Task instructions
(1) From the travel blog excerpt, return the passage starting with "It is hard to" and going on through "we are up to.".
(2) In the travel blog excerpt, which musicians' songs played with the slide show of pictures from home?

At first there was a little reservation, but then they began to open up. I smiled, acted animated, and cracked jokes to ease the tension. Soon we were rolling. I had to act as not only educator, but ringmaster also. Their enthusiasm was over whelming as they yelled out questions, laughed at jokes, and ooed and aughed over explanations. I was impressed at how deep and comprehensive their questions were and at times I had to pause in order to answer them. I would describe the class as more philosophical than instructive though. The class, as well as I, was so into the experience that the teacher had to remind us that we had run 15 minutes over the one and half hour time limit. As the class wound down, the students begged in unison if I would come back. On a natural high, I agreed.

As we packed up materials, I decided a homework assignment was in order. Next class they were to write down what Tibet means to them and teach me about their country. Contradictory to my actions when teachers gave me homework, they applauded. As we poured out of the classroom, I was surrounded by students from not only my class, but also neighboring ones. They smiled, patted me on the back, said they really enjoyed the class, and wanted to make sure I was coming back. About this time I saw Aaron down the hall, whom had been teaching his own class. The crowd surrounding him confirmed that he had had the same experience. Fifteen to twenty minutes later, we were able to slowly push our way through the mob that had formed and make our way to the street. What a rush. I did not come down from the high for several hours.

My next class would prove just as satisfying, as I would learn much about the country in which I currently reside from its citizens. To cap off the class, I had created a slide show of pictures from home on my computer. As they crowded around the rotating images set to music from Jack Johnson and Citizen Cope, I gave some description to what they were seeing. Long story short, I had to peel them out of their desks to get them to go home. What an experience. From beggars, to thieves, to their hostile nature, nothing that I have been told about these people from the Chinese has been true. Consequently, it has been quite the contrary.

It is hard to encompass every experience in my writings, many of which are left out. Even the pictures cannot capture the true meaning of things. Still, putting some of it down with hopefully jog the memory of what once was many years from now.

Check out other adventures at our new site Ultra Expeditions and see what we are up to.

The Quote:

“Twenty years from now you will be more disappointed by the things you didn’t do than by the ones you did do.
-Mark Twain

The Plan:

Sunday marks the beginning of the end for my travels (for now). Boarding a plane back to Beijing, Aaron and I will say our goodbyes and catch our connecting flights. I had seriously thought of extending my trip, but after thinking long and hard about it I will wait. Maybe after school I will take more time for a longer tour (a year or more).

Still, my current travels have only increased my resolve in seeing nothing but possibilities in the world. The borders, cultures, and walls that separate us are really just a masquerade. The media tells us about the things that surround us in the world, but until you see it with your own eyes, you will never fully understand (for better or for worse).

Data excerpt
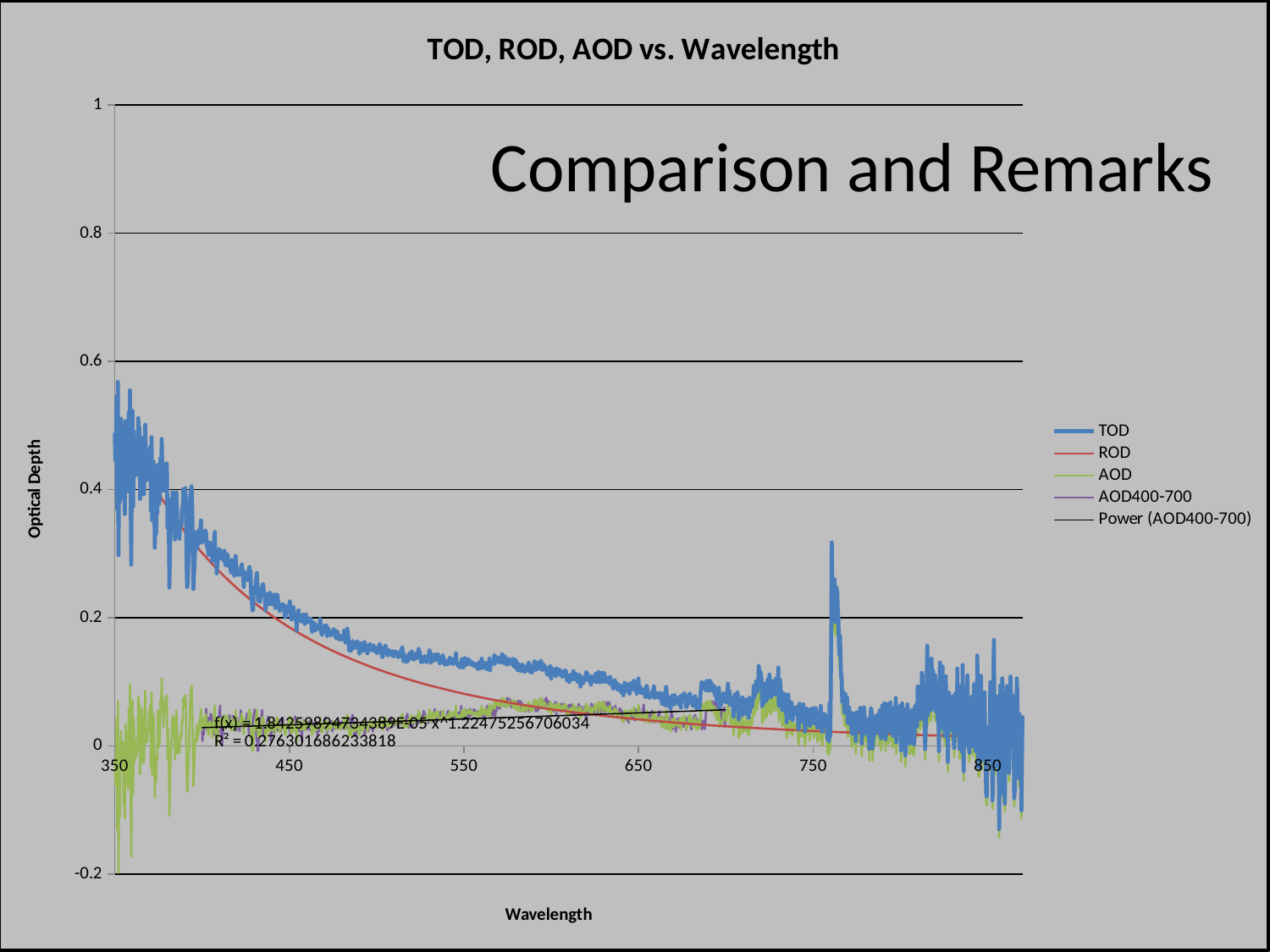
Which series is the lowest at a wavelength of 350? AOD Is the TOD value at a wavelength of 650 greater or less than 0.2? less Is the ROD value at a wavelength of 550 greater or less than 0.2? less Does the ROD series rise or fall as wavelength increases from 350 to 850? fall At a wavelength of 450, which series has the higher value, TOD or ROD? TOD At a wavelength of 550, which series has the higher value, ROD or AOD? ROD What R² value is printed for the power trendline? 0.276301686233818 How many series does the legend list? 5 Is the TOD value at a wavelength of 350 greater or less than 0.4? greater What is the label of the vertical axis? Optical Depth What kind of chart is shown on the slide? line chart What is the title of the chart? TOD, ROD, AOD vs. Wavelength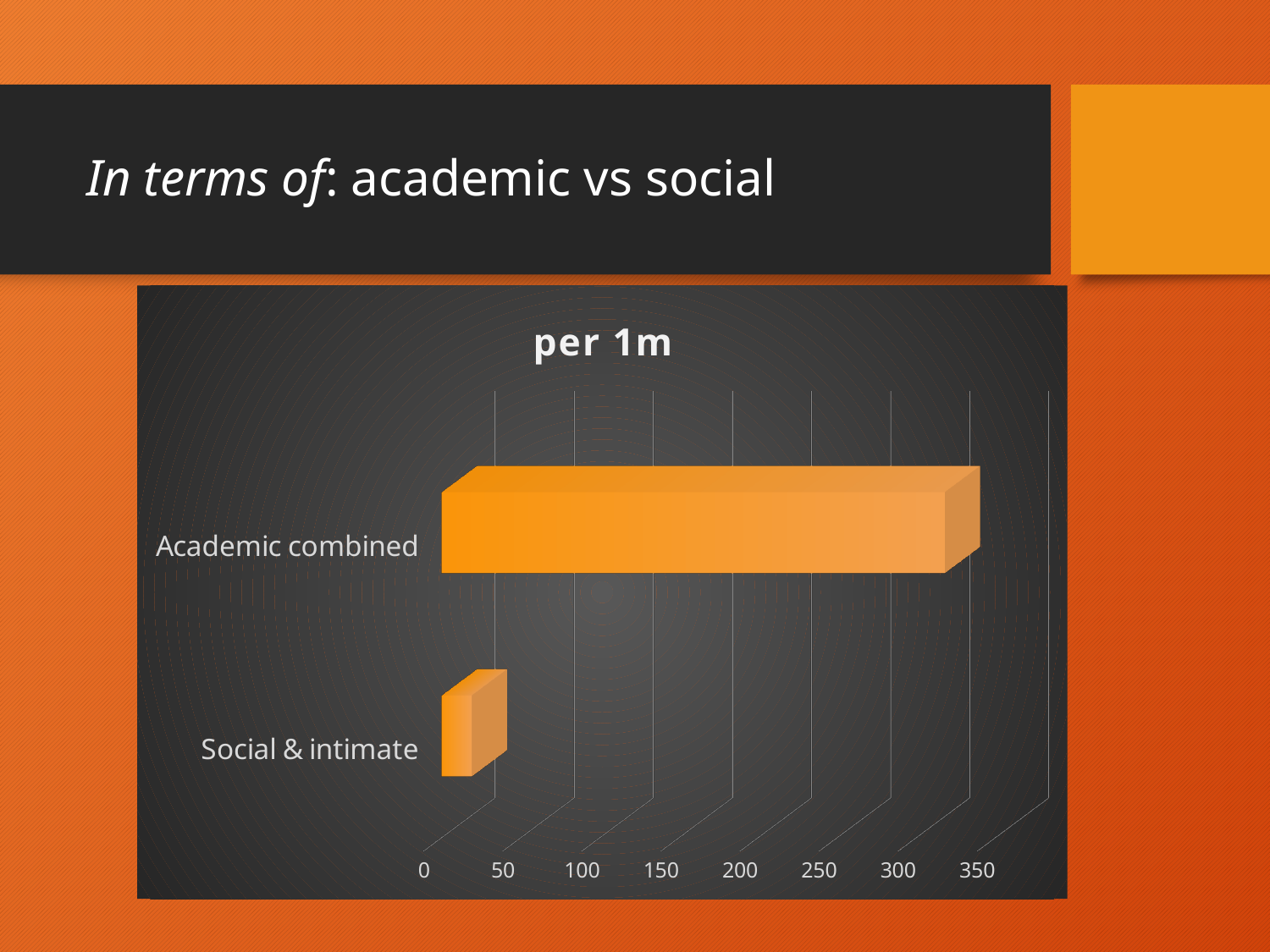
What is the highest value shown on the horizontal axis of the chart? 350 Which category has the lowest value in the chart? Social & intimate How many categories are plotted in the chart? 2 Which category has the highest value in the chart? Academic combined What type of chart is shown on the slide? bar chart Is the value for Social & intimate greater or less than 100? less Is the value for Social & intimate greater or less than 50? less What is the title of the chart? per 1m Is the value for Academic combined greater or less than 350? less Which is larger, the value for Academic combined or the value for Social & intimate? Academic combined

Task-by-task answers
(1)
It is hard to encompass every experience in my writings, many of which are left out. Even the pictures cannot capture the true meaning of things. Still, putting some of it down with hopefully jog the memory of what once was many years from now.

Check out other adventures at our new site Ultra Expeditions and see what we are up to.

(2) Jack Johnson and Citizen Cope.